Thirdly, and most importantly, we must embrace and cherish our dreams for the Earth. We are creating with our imaginations a period of rebuilding, where the intercommunion of all species will guide our life activities. We must come to understand that these dreams of ours do not originate in our brains alone. We are the space where the Earth dreams. We are the imagination of the Earth, that precious realm where visions and organizing hopes can be spoken with a discriminating awareness not otherwise present in the Earth system. We are the mind and heart of the Earth only in so far as we enable Earth to organize its activities through self-reflexive awareness. That is our larger destiny: to allow the Earth to organize itself in a new way, in a manner impossible through all the billions of years preceding humanity. Who knows what rich possibilities await a planet—and its heart and mind—that have [sic] achieved this vastly more rich and complex mode of life? <138–9)

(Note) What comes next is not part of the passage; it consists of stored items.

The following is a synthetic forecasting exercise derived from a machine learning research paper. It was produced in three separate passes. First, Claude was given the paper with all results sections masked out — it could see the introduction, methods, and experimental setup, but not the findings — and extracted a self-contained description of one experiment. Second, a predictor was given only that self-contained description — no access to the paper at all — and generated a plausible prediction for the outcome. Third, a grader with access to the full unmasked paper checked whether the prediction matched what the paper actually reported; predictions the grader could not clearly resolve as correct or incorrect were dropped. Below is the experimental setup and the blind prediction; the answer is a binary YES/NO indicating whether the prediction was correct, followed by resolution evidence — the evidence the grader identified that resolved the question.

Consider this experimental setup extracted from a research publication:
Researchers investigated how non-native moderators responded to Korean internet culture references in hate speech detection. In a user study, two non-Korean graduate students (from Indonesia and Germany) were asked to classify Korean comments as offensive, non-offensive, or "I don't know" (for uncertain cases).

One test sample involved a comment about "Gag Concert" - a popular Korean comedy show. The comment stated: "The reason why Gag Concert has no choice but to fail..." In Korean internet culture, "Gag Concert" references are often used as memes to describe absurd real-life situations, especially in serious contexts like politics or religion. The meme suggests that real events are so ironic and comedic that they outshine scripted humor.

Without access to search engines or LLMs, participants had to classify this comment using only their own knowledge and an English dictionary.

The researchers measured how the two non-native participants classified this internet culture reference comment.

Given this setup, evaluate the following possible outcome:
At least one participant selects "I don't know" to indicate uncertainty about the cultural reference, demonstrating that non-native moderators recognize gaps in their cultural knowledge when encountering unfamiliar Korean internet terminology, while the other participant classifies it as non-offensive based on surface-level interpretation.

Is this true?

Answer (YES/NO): NO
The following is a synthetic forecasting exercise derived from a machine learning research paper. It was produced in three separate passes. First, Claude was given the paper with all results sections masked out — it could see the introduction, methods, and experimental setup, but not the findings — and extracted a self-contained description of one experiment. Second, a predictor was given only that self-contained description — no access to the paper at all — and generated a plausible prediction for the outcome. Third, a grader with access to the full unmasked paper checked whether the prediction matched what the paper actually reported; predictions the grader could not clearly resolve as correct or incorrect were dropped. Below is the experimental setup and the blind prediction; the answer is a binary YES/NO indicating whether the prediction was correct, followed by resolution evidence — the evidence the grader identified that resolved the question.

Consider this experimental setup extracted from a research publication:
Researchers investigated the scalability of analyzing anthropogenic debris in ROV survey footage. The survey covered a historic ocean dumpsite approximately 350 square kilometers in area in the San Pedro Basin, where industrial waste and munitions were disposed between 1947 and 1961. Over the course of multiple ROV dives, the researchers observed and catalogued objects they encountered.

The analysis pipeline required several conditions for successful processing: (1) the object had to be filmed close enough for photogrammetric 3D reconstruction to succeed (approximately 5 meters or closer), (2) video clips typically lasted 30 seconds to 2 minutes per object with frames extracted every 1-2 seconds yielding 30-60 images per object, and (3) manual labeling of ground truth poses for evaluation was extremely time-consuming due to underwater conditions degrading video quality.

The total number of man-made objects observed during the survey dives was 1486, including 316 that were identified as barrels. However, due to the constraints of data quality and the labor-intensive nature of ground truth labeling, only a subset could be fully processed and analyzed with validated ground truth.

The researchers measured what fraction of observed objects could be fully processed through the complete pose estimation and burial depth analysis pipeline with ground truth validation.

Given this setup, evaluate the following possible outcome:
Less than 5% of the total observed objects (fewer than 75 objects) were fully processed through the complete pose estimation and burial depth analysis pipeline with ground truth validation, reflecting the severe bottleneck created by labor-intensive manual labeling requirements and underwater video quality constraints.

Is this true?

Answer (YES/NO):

[THOMAS:] Remember how elementary particles spontaneously erupt out of no-thing-ness, the ultimate realm of generation? Emptiness is permeated with the urgency to leap forth. The difficulty is with language: when we say emptiness, we fail to evoke any sense of awe for the truth of the matter.
We can use another word: the ground of being is generosity. The ultimate source of all that is, the support and well of being, is Ultimate Generosity. All being comes forth and shines, glimmers and glistens, because the root reality of the universe is generosity of being. That's why the ground of being is empty: every thing has been given over to the universe; all existence has been poured forth; all being has gushed forth because Ultimate Generosity retains no thing. (146)
YOUTH: I don't know whether to be excited or angry. There's so much, I'm so full of questions and plans, and I know it's going to leak away. I know I'll forget so much of this. Can you help me remember somehow?
THOMAS: We are talking about powers, and we've discussed six of them altogether: allurement, sensitivity, memory, adventurous play, unseen shaping, and celebration....We've pointed out ways in which they are presented to us. That is, we looked at the night sky and reflected on allurement. We examined the seas and talked of absorptions, assimilation, and sensitivity in general.... We say the dynamic of memory in the way the land remembers. We looked at the life forms and found there the presence of adventurous play, in exploration, free activity, and imagination.... Then we considered the flame, probing the meaning of the self, seeing in each of these the presence of unseen shaping. Finally, we considered wind and saw there the expansion of being, the dynamic of celebration. So: the night sky, sea, land, life forms, fire, wind. That's easy enough to remember. (149)
[THOMAS:] If the collision of tectonic plates gives rise to earthquakes, the emergence of the cosmic story gives rise to humanquakes. Think of it! For the first time in human history, we have in common an origin story of the universe that already captivates minds on every continent of our planet. No matter what racial, religious, cultural, or national background, humans now have a unifying language out of which we can begin to organize ourselves, for the first time, on the level of species.
All societies throughout human history have rooted themselves in fundamental stories of the cosmos. Out of their primal stories humans define what is real and what is valuable, what is beautiful, what is worthwhile, what to be avoided, what to be pursued. Modern society is no different. We too use our basic cosmology to assign power positions, making all crucial life decisions on the basis of these fundamental world views.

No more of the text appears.